Every chef undergoes assessment once each quarter, and if they have reached their targets they are awarded something from the company - such as kitchen shoes, extra days of holiday or work placements in France. The brigade is marked on everything from knife and cooking skills to general appearance. If there are any areas where a member of staff isn't up to par, then extra training is provided to eradicate the weakness. There is also the opportunity to move within the group to one of the other operations, such as Coast or the Atlantic Bar & Grill.
Gray wants people with enthusiasm who really love what they're doing and who are looking for long-term employment, so that the company doesn't have staff problems in the future. "Peoplecan be scared off," he says. "They might think I have to produce 500 main courses a day, but it's not like that.

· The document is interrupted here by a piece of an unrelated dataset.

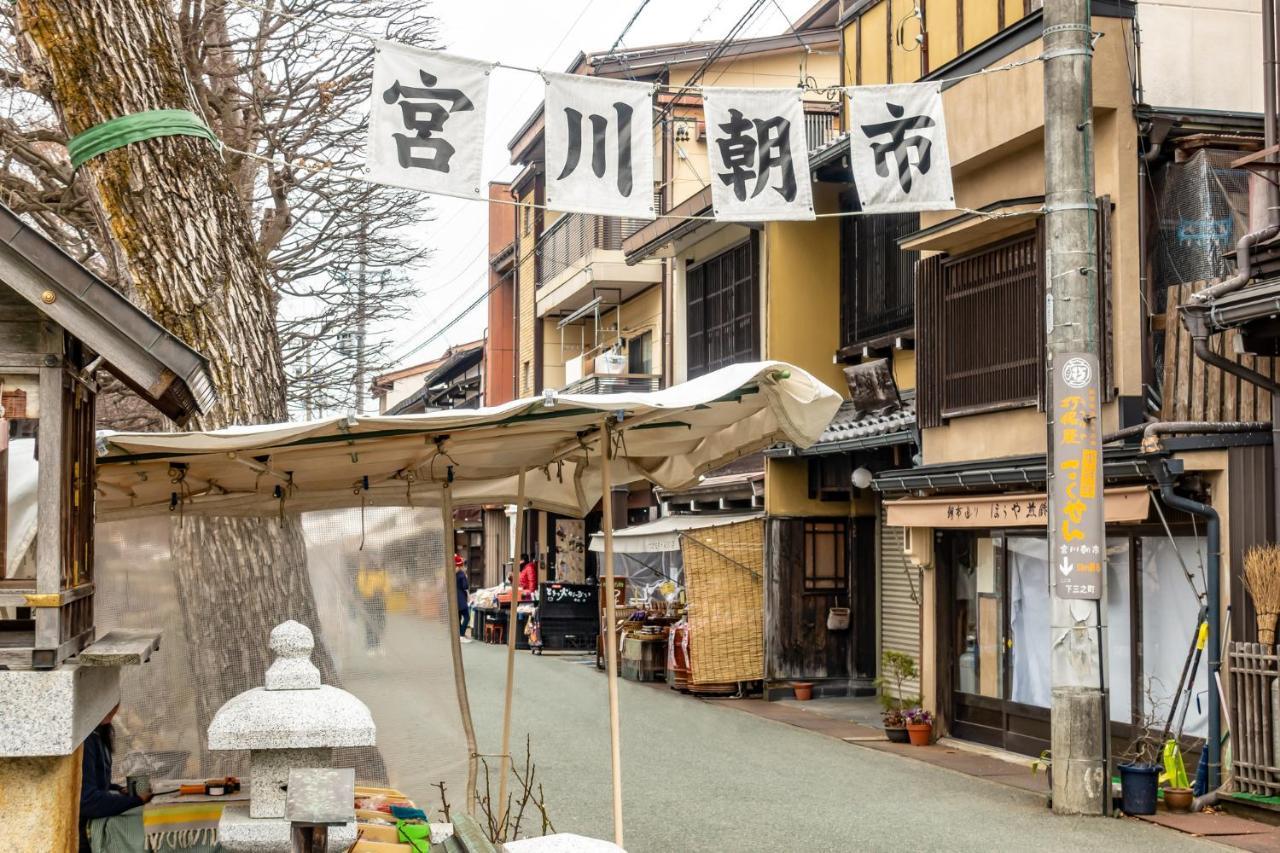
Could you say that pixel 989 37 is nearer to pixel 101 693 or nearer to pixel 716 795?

We're all part of a team."
As well as having to contend with staff shortages, Gray has also had to plan and introduce a new menu in recent weeks. He says: "What we're trying to concentrate on is the best-quality produce we can buy at a reasonable price. The food is simple but not so simple it's boring - what you read on the menu is what you're going to get. There's a lot of emphasis on fresh, organic produce."
Previously, the menu was divided into seven starters, three pizzas and pasta dishes, five salads, four wood-baked dishes and two dishes from the wood-fired grill. Now, in addition to the pizzas, pastas and salads, the menu includes four mains as well as a choice of four fish cooked on the wood-fired grill in four different ways. For £12.50, customers can now pick salmon, tuna, grey mullet or fish of the day, cooked, for example, with confit fennel, tapenade sauce with chargrilled courgette or tomato, chilli and saffron-stewed butterbeans.

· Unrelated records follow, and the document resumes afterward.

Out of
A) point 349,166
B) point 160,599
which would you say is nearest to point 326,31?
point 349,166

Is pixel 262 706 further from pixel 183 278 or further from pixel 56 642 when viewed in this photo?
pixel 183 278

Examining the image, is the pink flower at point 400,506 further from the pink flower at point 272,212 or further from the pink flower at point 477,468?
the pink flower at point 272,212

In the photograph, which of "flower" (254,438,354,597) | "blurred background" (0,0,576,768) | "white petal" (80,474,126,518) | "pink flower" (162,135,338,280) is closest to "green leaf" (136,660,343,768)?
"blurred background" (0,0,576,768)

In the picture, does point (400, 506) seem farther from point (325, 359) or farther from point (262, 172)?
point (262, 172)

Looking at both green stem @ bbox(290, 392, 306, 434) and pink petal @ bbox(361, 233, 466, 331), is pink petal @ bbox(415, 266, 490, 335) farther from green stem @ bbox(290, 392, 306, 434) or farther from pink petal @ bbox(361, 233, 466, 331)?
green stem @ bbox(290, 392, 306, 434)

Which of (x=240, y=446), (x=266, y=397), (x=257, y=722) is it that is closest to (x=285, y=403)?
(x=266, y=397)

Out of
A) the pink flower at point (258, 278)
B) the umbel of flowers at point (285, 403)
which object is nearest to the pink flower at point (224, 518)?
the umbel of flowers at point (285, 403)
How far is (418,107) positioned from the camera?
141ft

"The menu is health-conscious, with light sauces and jus, and very fish-orientated," Gray adds. "The fish cooked four ways is something Oliver started at Mash in Manchester."
He also includes one special starter and one special main dish daily, and if they prove popular they could be included on the main menu when it next changes. However, Gray doesn't want to make more changes too quickly because some customers come back for the same dish.
Because of the volume of the business, Gray gets most of his suppliers to deliver every day. He knows that if he orders 20kg of fresh tuna, it will sell out the same day. All suppliers, three for meat and vegetables and two for fish, have been used by either Gray or Loubet in the past and they know they are reliable.
The restaurant company also has a dedicated food purchasing officer, Tony Welsh, who checks weekly prices and gets the best deals.
If the restaurant phones in the morning, it can usually have a second or third delivery made in the afternoon. The only exception to this is the pork for the wood-roasted suckling pig, which comes twice a week from a company called Pugh's Piglets in Lancashire, where the animals are hand-reared on an acorn diet.